> _To do_
Output everything from the first of the lines below down to the one containing "Answer: point (1012, 403), point" as a Markdown table with the columns "No." and "Line", numbering the rows and skipping blank lines.

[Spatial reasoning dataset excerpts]
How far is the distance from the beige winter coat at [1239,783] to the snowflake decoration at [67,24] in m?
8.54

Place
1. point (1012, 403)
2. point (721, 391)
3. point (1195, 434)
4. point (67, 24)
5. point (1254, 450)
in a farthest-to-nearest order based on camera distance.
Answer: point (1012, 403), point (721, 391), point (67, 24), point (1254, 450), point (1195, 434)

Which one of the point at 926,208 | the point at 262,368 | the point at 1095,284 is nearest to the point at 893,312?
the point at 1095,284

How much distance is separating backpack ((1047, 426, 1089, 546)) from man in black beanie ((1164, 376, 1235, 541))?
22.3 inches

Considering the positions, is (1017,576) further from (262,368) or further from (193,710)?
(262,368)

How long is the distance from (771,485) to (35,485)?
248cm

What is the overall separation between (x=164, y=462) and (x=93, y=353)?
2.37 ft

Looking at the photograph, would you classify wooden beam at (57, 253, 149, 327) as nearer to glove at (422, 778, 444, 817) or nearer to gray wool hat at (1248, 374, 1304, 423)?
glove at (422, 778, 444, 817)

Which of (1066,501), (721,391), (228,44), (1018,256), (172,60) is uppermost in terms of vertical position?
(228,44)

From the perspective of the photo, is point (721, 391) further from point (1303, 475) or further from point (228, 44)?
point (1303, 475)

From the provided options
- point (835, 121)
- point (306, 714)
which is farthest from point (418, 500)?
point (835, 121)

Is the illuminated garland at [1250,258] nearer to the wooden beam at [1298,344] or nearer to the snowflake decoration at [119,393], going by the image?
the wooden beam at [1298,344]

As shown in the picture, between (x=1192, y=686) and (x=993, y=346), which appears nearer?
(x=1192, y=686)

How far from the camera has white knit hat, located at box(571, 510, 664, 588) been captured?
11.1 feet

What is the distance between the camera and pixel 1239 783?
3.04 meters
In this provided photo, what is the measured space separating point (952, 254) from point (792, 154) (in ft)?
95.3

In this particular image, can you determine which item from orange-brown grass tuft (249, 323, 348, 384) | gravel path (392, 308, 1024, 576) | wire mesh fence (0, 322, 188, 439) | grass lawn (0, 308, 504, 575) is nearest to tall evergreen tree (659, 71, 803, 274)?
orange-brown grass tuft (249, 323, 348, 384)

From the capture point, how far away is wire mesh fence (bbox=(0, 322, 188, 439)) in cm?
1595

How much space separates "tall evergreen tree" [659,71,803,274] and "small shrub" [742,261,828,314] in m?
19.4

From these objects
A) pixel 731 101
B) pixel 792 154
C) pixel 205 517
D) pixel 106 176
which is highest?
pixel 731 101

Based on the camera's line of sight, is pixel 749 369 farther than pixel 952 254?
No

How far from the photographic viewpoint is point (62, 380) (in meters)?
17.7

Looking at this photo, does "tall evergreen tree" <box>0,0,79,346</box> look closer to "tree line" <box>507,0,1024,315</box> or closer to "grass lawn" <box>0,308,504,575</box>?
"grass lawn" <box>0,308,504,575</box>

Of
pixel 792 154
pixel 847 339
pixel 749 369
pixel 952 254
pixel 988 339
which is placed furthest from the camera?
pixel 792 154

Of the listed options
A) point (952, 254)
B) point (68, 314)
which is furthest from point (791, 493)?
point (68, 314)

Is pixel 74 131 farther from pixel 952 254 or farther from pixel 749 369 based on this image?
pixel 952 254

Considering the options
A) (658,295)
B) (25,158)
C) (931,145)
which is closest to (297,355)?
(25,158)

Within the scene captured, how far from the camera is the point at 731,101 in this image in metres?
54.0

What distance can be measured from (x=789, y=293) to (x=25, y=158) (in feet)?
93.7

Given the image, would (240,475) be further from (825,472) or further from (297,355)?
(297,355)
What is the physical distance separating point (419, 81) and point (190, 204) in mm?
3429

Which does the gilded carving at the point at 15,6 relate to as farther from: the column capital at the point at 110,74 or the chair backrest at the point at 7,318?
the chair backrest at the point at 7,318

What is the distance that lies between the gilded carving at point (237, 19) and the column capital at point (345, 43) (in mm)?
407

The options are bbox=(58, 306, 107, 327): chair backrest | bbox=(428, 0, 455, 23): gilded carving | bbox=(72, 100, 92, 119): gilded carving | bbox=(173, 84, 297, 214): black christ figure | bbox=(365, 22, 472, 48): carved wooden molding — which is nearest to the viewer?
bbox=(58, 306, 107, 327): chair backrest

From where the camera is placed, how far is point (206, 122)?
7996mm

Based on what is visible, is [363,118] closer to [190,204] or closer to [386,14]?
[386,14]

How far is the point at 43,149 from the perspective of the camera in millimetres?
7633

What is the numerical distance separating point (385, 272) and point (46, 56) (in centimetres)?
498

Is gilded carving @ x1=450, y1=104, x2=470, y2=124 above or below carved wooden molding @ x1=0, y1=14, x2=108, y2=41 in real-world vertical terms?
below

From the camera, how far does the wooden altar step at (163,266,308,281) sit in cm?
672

> _Solution to the problem_
| No. | Line |
|---|---|
| 1 | How far is the distance from the beige winter coat at [1239,783] to the snowflake decoration at [67,24] in m? |
| 2 | 8.54 |
| 3 | Place |
| 4 | 1. point (1012, 403) |
| 5 | 2. point (721, 391) |
| 6 | 3. point (1195, 434) |
| 7 | 4. point (67, 24) |
| 8 | 5. point (1254, 450) |
| 9 | in a farthest-to-nearest order based on camera distance. |
| 10 | Answer: point (1012, 403), point (721, 391), point (67, 24), point (1254, 450), point (1195, 434) |